Task data -
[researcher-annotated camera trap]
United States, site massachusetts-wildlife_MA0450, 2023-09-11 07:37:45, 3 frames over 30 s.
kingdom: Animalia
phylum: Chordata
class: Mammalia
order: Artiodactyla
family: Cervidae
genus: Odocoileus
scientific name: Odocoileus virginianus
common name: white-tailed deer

About this task - All lines from the one containing "phylum: Chordata" through the last line of the data must be set down exactly. No other lines belong in the answer.

Output -
phylum: Chordata
class: Mammalia
order: Artiodactyla
family: Cervidae
genus: Odocoileus
scientific name: Odocoileus virginianus
common name: white-tailed deer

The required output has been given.